USDA Contributions to Dairying
In an effort to improve the quality of American dairy products and to make them more acceptable abroad, the Bureau of Animal Industry of the United States Department of Agriculture (USDA) established the Division of Agrostology and the Dairy Division in 1895.
Scientists in the Division of Agrostology studied the effects of forage grasses on the flavor, odor, and quality of milk and milk products. The watercolor drawing on the left depicts different types of pasture grasses.
The early work of the Dairy Division consisted primarily of collecting and disseminating information. In response to surveys, the division issued bulletins on subjects of particular interest to the dairy industry such as "The Dairy Herd: Its Formation and Management." There was also a series of articles for the dairy farmer about the work of USDA in the Yearbook of Agriculture, 1897.
In addition to education, regulations were necessary to ensure a safe food supply. With the passage of the Meat Inspection Act of 1890 and amendment of 1906, Congress authorized USDA inspectors to enforce standards of sanitation and hygiene in the meat and dairy industries.

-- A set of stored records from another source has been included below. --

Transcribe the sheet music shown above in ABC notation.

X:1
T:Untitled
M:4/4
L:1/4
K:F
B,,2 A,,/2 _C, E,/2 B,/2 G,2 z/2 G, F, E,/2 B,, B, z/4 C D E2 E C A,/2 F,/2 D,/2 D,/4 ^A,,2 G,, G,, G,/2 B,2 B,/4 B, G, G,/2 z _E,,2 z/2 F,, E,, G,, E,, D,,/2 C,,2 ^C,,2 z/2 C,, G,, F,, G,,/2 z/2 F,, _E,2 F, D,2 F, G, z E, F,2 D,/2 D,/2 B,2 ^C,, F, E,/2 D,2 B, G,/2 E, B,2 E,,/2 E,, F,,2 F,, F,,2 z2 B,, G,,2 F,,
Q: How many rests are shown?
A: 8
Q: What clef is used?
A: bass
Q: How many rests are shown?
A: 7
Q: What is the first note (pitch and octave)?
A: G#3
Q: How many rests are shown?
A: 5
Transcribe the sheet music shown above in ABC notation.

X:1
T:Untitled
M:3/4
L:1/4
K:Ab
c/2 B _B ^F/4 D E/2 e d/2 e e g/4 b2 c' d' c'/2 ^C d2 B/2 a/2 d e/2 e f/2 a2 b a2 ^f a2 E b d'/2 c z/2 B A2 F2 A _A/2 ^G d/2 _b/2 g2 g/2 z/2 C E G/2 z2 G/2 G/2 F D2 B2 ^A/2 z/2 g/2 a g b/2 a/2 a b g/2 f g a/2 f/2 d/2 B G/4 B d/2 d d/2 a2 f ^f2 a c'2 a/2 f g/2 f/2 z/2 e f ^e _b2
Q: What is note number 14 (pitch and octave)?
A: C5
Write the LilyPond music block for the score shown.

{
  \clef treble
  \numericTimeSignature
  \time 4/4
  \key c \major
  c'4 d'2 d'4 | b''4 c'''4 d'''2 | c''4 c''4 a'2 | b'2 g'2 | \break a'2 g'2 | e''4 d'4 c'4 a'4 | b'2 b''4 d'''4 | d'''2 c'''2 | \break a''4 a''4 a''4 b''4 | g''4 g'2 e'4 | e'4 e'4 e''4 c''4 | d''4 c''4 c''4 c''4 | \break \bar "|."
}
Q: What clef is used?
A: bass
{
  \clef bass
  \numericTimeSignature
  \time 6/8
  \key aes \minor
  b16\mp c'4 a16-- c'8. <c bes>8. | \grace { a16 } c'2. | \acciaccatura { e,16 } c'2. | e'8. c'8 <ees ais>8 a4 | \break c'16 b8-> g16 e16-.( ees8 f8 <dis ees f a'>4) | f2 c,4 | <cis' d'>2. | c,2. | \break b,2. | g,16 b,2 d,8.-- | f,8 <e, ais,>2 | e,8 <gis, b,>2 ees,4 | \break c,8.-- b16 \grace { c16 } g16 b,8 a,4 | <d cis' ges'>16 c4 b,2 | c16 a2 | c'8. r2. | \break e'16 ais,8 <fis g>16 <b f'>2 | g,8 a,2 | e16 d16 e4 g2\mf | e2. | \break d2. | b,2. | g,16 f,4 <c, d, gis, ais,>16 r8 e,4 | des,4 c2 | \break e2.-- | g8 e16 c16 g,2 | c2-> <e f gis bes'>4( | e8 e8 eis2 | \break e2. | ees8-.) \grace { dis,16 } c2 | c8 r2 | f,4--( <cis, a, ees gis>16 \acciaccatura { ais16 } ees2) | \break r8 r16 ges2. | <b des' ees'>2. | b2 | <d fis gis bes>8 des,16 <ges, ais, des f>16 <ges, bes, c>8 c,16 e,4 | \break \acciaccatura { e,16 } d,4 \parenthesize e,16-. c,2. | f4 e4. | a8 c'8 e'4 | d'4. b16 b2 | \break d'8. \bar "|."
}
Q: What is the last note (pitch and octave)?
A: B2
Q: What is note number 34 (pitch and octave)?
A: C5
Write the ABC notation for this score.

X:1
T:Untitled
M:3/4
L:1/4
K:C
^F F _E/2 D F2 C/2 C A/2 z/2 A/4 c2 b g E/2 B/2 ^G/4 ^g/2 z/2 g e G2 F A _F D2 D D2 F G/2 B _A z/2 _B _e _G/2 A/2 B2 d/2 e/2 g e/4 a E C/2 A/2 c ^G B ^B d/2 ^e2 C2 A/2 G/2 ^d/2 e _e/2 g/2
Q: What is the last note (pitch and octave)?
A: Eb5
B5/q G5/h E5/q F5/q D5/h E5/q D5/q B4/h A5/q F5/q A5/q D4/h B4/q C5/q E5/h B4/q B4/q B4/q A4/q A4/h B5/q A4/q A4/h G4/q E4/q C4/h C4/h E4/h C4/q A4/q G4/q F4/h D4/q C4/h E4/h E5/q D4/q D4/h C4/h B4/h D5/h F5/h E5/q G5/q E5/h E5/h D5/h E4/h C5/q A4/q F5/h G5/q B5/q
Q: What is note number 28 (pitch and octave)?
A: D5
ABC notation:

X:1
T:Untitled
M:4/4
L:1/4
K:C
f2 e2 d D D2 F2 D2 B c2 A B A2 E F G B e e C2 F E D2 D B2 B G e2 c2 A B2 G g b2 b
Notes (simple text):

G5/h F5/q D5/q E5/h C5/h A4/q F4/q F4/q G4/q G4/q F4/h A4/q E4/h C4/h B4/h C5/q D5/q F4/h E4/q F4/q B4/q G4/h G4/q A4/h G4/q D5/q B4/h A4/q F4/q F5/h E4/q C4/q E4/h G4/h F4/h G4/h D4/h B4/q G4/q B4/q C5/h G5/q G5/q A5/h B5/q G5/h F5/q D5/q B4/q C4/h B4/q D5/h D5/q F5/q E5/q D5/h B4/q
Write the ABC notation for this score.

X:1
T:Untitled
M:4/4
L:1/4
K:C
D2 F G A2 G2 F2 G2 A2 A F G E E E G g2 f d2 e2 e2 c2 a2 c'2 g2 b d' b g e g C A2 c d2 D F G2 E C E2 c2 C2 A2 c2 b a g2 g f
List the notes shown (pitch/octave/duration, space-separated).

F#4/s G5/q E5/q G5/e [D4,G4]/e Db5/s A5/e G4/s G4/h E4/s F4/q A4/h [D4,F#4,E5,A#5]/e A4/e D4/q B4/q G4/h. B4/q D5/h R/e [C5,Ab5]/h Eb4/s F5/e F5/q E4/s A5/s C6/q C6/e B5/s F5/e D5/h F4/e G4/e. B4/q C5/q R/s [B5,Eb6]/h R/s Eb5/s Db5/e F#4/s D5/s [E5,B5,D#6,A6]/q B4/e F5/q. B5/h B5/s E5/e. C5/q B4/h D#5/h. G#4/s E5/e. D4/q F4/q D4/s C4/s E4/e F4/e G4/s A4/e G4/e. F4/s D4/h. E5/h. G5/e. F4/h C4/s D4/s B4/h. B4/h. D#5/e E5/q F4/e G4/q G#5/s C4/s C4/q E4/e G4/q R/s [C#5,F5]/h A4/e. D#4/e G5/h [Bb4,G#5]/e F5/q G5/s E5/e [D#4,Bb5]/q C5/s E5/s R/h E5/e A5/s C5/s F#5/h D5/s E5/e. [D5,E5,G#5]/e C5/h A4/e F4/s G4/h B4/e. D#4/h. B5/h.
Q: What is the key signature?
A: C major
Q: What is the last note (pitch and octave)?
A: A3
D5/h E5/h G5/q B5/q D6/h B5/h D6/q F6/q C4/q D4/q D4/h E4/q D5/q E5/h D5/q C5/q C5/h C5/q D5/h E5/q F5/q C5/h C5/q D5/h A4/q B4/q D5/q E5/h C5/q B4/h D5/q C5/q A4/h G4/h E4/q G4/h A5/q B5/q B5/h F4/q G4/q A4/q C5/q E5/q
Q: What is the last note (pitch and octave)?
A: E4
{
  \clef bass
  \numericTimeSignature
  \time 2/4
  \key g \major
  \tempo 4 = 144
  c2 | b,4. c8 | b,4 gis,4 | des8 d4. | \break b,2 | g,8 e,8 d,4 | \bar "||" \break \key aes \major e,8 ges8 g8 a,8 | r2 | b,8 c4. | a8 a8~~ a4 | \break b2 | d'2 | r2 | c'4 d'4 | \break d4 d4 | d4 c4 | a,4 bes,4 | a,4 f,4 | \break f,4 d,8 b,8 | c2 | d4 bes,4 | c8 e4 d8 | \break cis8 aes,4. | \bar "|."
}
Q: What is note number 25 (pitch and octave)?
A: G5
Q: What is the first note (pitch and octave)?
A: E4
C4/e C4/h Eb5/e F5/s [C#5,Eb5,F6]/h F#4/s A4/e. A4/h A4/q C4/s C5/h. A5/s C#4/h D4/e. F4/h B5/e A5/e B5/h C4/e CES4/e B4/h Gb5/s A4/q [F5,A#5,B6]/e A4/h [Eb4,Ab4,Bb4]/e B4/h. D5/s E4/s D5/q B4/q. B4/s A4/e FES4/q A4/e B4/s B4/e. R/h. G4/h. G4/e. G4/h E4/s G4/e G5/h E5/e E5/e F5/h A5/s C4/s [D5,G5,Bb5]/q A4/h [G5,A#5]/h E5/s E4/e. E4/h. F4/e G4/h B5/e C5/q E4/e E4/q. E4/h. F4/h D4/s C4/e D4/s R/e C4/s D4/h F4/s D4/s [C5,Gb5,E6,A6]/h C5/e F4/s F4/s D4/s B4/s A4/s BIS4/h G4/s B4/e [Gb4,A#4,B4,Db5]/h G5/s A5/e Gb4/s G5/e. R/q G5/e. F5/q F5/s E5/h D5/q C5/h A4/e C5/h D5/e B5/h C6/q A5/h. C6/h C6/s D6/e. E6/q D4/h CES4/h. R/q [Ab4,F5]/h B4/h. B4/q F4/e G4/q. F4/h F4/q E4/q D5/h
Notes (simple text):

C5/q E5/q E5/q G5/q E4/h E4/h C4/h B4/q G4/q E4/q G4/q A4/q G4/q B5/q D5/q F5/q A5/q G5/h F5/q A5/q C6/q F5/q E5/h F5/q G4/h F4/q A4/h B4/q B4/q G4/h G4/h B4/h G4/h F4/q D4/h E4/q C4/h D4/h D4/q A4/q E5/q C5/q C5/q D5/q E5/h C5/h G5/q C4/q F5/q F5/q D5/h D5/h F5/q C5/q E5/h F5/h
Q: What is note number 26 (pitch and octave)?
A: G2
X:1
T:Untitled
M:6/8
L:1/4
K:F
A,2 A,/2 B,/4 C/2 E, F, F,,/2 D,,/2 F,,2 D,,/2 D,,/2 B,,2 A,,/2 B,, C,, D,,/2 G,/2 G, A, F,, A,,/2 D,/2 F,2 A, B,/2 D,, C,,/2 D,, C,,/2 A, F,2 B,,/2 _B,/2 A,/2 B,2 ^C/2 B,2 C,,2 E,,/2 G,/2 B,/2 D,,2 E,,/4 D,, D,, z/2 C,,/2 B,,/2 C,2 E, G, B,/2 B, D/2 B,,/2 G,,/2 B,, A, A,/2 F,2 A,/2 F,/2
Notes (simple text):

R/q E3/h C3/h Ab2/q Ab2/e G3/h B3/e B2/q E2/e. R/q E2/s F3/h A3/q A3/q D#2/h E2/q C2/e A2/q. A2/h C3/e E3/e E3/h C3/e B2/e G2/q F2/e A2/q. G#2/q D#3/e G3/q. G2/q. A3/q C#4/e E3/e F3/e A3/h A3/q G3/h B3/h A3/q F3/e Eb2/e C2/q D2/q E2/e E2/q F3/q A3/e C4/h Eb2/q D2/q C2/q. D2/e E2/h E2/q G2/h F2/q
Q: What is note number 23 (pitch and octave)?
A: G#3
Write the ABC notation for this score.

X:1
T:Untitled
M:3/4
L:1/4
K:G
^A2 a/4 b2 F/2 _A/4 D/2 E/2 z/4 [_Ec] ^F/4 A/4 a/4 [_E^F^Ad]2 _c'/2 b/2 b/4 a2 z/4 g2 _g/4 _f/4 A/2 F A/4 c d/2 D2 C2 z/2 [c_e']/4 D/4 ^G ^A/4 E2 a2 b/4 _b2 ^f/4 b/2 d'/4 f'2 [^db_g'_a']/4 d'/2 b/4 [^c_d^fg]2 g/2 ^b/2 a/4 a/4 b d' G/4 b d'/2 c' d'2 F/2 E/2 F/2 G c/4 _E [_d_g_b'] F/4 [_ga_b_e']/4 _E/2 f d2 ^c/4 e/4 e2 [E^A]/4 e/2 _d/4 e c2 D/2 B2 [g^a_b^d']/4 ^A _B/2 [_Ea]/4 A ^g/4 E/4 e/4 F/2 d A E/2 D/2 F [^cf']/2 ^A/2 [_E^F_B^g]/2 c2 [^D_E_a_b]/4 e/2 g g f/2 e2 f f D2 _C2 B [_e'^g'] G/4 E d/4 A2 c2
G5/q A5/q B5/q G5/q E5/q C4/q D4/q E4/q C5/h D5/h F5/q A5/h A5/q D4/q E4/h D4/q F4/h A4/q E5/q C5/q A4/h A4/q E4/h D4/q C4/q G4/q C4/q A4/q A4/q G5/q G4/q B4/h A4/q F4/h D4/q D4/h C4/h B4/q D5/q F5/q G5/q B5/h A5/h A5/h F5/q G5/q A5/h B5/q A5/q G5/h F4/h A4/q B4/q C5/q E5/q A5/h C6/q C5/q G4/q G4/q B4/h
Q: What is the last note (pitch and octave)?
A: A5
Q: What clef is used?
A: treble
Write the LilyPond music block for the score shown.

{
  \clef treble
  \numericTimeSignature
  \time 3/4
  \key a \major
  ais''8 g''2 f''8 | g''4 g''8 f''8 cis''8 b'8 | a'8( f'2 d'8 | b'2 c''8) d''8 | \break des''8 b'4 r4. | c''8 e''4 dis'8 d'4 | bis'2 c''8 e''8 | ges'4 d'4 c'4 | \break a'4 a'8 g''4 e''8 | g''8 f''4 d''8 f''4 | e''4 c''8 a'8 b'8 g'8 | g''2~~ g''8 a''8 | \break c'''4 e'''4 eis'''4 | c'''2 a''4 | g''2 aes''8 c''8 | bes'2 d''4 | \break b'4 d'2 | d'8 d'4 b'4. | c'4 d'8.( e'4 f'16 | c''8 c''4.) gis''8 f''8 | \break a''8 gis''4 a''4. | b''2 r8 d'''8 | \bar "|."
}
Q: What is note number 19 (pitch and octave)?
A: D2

An important tool utilized by USDA Dairy Division inspectors was a score card. When the inspector visited dairy facilities, he filled out a form called a dairy score card to record the health of the herd, the cleanliness of the cows and of the utensils used for milking, the cleanliness of the employees, and the handling of the milk. A sample score card is shown at left.
To provide facilities for carrying on experimental work, the Bureau of Animal Industry purchased the farm at Beltsville, Maryland, in 1910. Of the 475 acres of land, 190 were assigned to the Dairy Division. The first major building erected was the large concrete dairy barn nearest to Powder Mill Road. By 1927 Animal Husbandry acquired 1,000 more acres. The aerial photograph below is a portion of the facility in Beltsville circa 1940s.
In 1916 the Department of Agriculture leased the Grove City Creamery in Grove City, Pennsylvania. There the Dairy Division conducted experimental work on the manufacturing of butter, condensed milk, cheeses, and other dairy products. Shown below is a photograph of the Creamery in 1919.
In 1919 the milk specialists of the Dairy Division began to organize educational milk campaigns in cities and in rural communities to deal with surpluses generated by the increased production of milk and dairy products during World War I. As a result of ongoing milk campaigns, substantial increases in consumption of milk occurred.
Also below is an advertisement for milk in the motion picture Milk For You and Me. Walter Johnson holds a milk bottle and straw at American League Ball Park, New York, April 1925.